This week’s episode focuses on the data required three major financial services sectors, Financial Markets, Banking, and Insurance, focusing on the need for various balances, and length of time in perspectives.

  • Financial Markets–effective any traded financial asset–typically has the highest turnover in data, and perhaps the lowest need for balances of various types.  Trades may be made and sold frequently; transactions may not be accumulated much except to give total positions in assets classes; yes, certainly data is accumulated into financial reports for customers and the enterprise, but the number of cuts of data may be relatively low and the volatility of those cuts may in fact be pretty high.  Some types of trading have very high volumes.
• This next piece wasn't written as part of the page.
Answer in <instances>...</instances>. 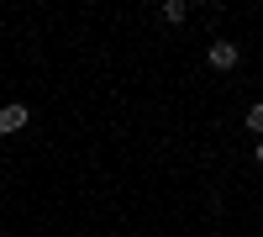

  • Banking–Banking perspectives are typically longer term; loans are often made with terms measures in years, and customers typically do not transfer depository accounts to new institutions frequently.  The asset held is typically simply currency; not inventories items like stocks or bonds, etc.  Thus Banking typically has a need for more balances, covering long time periods.  Banking may not have as high transaction volume as some types of trading, but higher volumes than insurance.
  • Insurance–Insurance often has the longest time horizon of all, as insurance is bought to cover (hopefully) infrequently occurring events.  Transaction volumes tend to be lower than banking because insurance is only paid for often every six months and claimed against every few years quite often.  Thus the need for balances in insurance may be higher.

Ironically though, because transaction volumes are lower in insurance, the need for balances can also actually be lower as well, as balances are used simply to tune computing resources in order to provide perspectives as of a point in time.